- Given task
Repeat the listing below word for word, omitting the pictures.

[Rows from a dataset]

-- start --

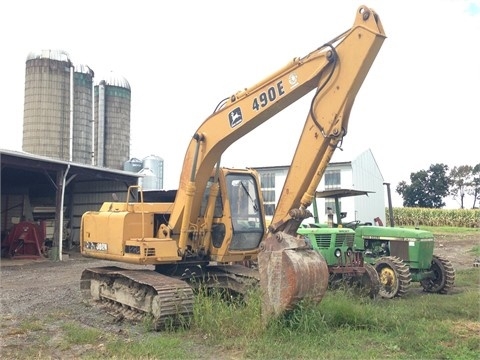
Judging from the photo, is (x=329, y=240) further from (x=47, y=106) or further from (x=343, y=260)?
(x=47, y=106)

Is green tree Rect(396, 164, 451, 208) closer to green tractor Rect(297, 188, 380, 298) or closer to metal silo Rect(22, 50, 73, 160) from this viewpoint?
metal silo Rect(22, 50, 73, 160)

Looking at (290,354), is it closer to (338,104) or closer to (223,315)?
(223,315)

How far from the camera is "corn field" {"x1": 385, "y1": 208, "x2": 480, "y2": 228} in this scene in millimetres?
45844

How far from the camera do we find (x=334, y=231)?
10.2 metres

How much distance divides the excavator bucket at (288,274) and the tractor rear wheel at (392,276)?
12.8 feet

-- end --

- Solution below
Judging from the photo, is (x=329, y=240) further from (x=47, y=106) or further from (x=343, y=260)?
(x=47, y=106)

Is green tree Rect(396, 164, 451, 208) closer to green tractor Rect(297, 188, 380, 298) or closer to metal silo Rect(22, 50, 73, 160) from this viewpoint?
metal silo Rect(22, 50, 73, 160)

Looking at (290,354), is it closer to (338,104) or closer to (223,315)?
(223,315)

How far from the camera is "corn field" {"x1": 385, "y1": 208, "x2": 480, "y2": 228} in this scene in millimetres?
45844

How far from the camera do we find (x=334, y=231)?
10.2 metres

How much distance divides the excavator bucket at (288,274) and the tractor rear wheel at (392,276)?
12.8 feet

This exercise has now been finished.